*** Available data ***

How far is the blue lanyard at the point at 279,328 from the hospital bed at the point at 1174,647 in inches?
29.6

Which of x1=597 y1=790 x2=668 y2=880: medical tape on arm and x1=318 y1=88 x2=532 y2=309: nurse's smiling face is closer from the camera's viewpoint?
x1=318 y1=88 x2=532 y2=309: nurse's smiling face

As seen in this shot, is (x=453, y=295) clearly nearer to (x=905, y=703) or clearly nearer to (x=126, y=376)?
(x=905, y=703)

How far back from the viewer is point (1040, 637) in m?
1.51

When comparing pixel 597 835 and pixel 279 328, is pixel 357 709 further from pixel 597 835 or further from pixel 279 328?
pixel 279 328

***

[Stated problem]
Go through the material above line by line and copy it exactly.

[Written reply]
How far is the blue lanyard at the point at 279,328 from the hospital bed at the point at 1174,647 in inches?
29.6

Which of x1=597 y1=790 x2=668 y2=880: medical tape on arm and x1=318 y1=88 x2=532 y2=309: nurse's smiling face is closer from the camera's viewpoint?
x1=318 y1=88 x2=532 y2=309: nurse's smiling face

As seen in this shot, is (x=453, y=295) clearly nearer to (x=905, y=703) or clearly nearer to (x=126, y=376)?
(x=905, y=703)

How far back from the viewer is point (1040, 637) in m?
1.51

When comparing pixel 597 835 and pixel 279 328, is pixel 357 709 further from pixel 597 835 or further from pixel 279 328?
pixel 279 328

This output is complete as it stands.